[begin GIVEN DATA]
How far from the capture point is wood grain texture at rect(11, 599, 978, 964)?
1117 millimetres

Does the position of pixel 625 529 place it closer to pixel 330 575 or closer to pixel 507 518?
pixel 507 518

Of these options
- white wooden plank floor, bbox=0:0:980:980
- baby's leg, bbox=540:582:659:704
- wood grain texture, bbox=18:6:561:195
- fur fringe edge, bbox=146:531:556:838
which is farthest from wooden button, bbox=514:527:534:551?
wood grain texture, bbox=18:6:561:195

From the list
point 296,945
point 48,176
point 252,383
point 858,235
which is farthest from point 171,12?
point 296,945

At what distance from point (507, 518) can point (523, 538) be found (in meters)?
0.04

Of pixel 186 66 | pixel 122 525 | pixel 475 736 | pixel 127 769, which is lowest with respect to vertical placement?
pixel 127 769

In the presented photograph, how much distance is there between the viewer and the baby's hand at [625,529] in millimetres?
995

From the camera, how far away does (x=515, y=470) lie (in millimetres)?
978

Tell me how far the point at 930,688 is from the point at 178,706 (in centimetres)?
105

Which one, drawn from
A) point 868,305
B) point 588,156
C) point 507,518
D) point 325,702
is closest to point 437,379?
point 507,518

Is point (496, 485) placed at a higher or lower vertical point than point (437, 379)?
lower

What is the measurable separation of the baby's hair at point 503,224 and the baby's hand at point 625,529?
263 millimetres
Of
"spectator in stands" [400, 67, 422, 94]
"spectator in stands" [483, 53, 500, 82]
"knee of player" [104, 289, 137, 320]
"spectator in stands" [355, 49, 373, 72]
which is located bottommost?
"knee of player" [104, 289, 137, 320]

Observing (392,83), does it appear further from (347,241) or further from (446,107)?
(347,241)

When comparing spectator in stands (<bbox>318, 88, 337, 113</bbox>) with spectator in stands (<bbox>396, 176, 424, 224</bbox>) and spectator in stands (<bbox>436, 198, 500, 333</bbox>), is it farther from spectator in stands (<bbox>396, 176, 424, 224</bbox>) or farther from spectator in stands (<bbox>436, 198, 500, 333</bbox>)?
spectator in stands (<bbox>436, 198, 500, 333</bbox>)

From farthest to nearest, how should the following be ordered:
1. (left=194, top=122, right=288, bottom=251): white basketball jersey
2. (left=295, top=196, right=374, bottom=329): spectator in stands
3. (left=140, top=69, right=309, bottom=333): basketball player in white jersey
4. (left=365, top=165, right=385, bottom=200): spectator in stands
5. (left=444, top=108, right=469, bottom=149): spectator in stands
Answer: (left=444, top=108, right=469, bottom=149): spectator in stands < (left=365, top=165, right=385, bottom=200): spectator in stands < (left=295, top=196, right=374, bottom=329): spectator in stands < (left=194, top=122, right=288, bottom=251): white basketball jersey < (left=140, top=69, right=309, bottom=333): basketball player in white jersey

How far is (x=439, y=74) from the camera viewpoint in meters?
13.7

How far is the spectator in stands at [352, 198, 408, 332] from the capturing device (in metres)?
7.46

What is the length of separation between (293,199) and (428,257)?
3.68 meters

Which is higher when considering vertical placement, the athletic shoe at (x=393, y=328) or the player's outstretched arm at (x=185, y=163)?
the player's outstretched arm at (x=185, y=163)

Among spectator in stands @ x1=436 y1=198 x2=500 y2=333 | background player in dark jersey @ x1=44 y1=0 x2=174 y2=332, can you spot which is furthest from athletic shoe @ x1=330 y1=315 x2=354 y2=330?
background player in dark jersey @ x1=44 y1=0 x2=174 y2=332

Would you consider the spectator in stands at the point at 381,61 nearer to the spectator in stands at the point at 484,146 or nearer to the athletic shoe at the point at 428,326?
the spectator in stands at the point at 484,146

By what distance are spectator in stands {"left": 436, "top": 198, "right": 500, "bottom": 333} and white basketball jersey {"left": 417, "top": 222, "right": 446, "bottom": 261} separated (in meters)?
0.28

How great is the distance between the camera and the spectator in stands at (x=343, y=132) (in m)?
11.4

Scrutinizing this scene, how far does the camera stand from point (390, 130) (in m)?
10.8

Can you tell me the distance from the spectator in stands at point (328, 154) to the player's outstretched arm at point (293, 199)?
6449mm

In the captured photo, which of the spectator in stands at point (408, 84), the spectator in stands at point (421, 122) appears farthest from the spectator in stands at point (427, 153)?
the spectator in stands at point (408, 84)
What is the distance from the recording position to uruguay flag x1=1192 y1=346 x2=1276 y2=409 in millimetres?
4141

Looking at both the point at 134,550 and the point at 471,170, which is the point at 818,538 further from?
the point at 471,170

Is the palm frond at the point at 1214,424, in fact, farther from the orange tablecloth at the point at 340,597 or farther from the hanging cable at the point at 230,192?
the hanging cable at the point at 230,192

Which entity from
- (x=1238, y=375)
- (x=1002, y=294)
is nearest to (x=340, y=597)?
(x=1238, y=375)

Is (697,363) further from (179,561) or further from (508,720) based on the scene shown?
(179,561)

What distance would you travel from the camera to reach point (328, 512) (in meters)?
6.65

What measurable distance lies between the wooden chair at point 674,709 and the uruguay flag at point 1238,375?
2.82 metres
[end GIVEN DATA]
#### [EXERCISE BRIEF]
Copy all the records above exactly, missing none.

#### [PROBLEM SOLUTION]
How far from the capture point is wood grain texture at rect(11, 599, 978, 964)?
1117 millimetres

Does the position of pixel 625 529 place it closer to pixel 330 575 or closer to pixel 507 518?
pixel 507 518

Of these options
- white wooden plank floor, bbox=0:0:980:980
- baby's leg, bbox=540:582:659:704
- wood grain texture, bbox=18:6:561:195
- fur fringe edge, bbox=146:531:556:838
which is farthest from wooden button, bbox=514:527:534:551?
wood grain texture, bbox=18:6:561:195

From the list
point 296,945
point 48,176
point 252,383
point 858,235
which is farthest from point 171,12?
point 296,945

At what distance from point (507, 518) can point (523, 538) be found (in meters)?
0.04

Of pixel 186 66 | pixel 122 525 | pixel 475 736 | pixel 127 769, which is lowest with respect to vertical placement?
pixel 127 769

In the presented photograph, how much distance is there between the viewer and the baby's hand at [625,529] in millimetres?
995

From the camera, how far away does (x=515, y=470) lie (in millimetres)?
978

Tell me how far the point at 930,688 is from the point at 178,706 (in centimetres)?
105

Which one, drawn from
A) point 868,305
B) point 588,156
C) point 507,518
D) point 325,702
is closest to point 437,379?
point 507,518

Is point (496, 485) placed at a higher or lower vertical point than point (437, 379)?
lower

What is the measurable separation of the baby's hair at point 503,224 and the baby's hand at point 625,529?
263 millimetres
Of
"spectator in stands" [400, 67, 422, 94]
"spectator in stands" [483, 53, 500, 82]
"knee of player" [104, 289, 137, 320]
"spectator in stands" [355, 49, 373, 72]
which is located bottommost?
"knee of player" [104, 289, 137, 320]

Observing (392,83), does it appear further from (347,241) or further from (446,107)?
(347,241)

When comparing spectator in stands (<bbox>318, 88, 337, 113</bbox>) with spectator in stands (<bbox>396, 176, 424, 224</bbox>) and spectator in stands (<bbox>436, 198, 500, 333</bbox>), is it farther from spectator in stands (<bbox>396, 176, 424, 224</bbox>) or farther from spectator in stands (<bbox>436, 198, 500, 333</bbox>)?
spectator in stands (<bbox>436, 198, 500, 333</bbox>)

From farthest to nearest, how should the following be ordered:
1. (left=194, top=122, right=288, bottom=251): white basketball jersey
2. (left=295, top=196, right=374, bottom=329): spectator in stands
3. (left=140, top=69, right=309, bottom=333): basketball player in white jersey
4. (left=365, top=165, right=385, bottom=200): spectator in stands
5. (left=444, top=108, right=469, bottom=149): spectator in stands
Answer: (left=444, top=108, right=469, bottom=149): spectator in stands < (left=365, top=165, right=385, bottom=200): spectator in stands < (left=295, top=196, right=374, bottom=329): spectator in stands < (left=194, top=122, right=288, bottom=251): white basketball jersey < (left=140, top=69, right=309, bottom=333): basketball player in white jersey

How far is (x=439, y=74) from the camera viewpoint in meters?
13.7

How far is the spectator in stands at [352, 198, 408, 332] from the capturing device (in metres)?
7.46

What is the length of separation between (293,199) and (428,257)?
3.68 meters

Which is higher when considering vertical placement, the athletic shoe at (x=393, y=328) or the player's outstretched arm at (x=185, y=163)?
the player's outstretched arm at (x=185, y=163)

Among spectator in stands @ x1=436 y1=198 x2=500 y2=333 | background player in dark jersey @ x1=44 y1=0 x2=174 y2=332, can you spot which is furthest from athletic shoe @ x1=330 y1=315 x2=354 y2=330?
background player in dark jersey @ x1=44 y1=0 x2=174 y2=332

Would you consider the spectator in stands at the point at 381,61 nearer to the spectator in stands at the point at 484,146 or nearer to the athletic shoe at the point at 428,326?
the spectator in stands at the point at 484,146

By what distance are spectator in stands {"left": 436, "top": 198, "right": 500, "bottom": 333} and white basketball jersey {"left": 417, "top": 222, "right": 446, "bottom": 261} separated (in meters)?
0.28

How great is the distance between the camera and the spectator in stands at (x=343, y=132) (in m)?
11.4

Scrutinizing this scene, how far does the camera stand from point (390, 130) (in m)?
10.8

Can you tell me the distance from the spectator in stands at point (328, 154) to the player's outstretched arm at point (293, 199)?
6449mm

In the captured photo, which of the spectator in stands at point (408, 84), the spectator in stands at point (421, 122) appears farthest from the spectator in stands at point (427, 153)?
the spectator in stands at point (408, 84)
What is the distance from the recording position to uruguay flag x1=1192 y1=346 x2=1276 y2=409 in millimetres?
4141

Looking at both the point at 134,550 and the point at 471,170, which is the point at 818,538 further from?
the point at 471,170

Is the palm frond at the point at 1214,424, in fact, farther from the orange tablecloth at the point at 340,597 or farther from the hanging cable at the point at 230,192?
the hanging cable at the point at 230,192

Which entity from
- (x=1238, y=375)
- (x=1002, y=294)
is nearest to (x=340, y=597)?
(x=1238, y=375)

Is (697,363) further from (179,561) or further from (508,720) based on the scene shown?
(179,561)

What distance would you travel from the camera to reach point (328, 512) (in meters)?
6.65

What measurable distance lies between the wooden chair at point 674,709 and the uruguay flag at point 1238,375?
2.82 metres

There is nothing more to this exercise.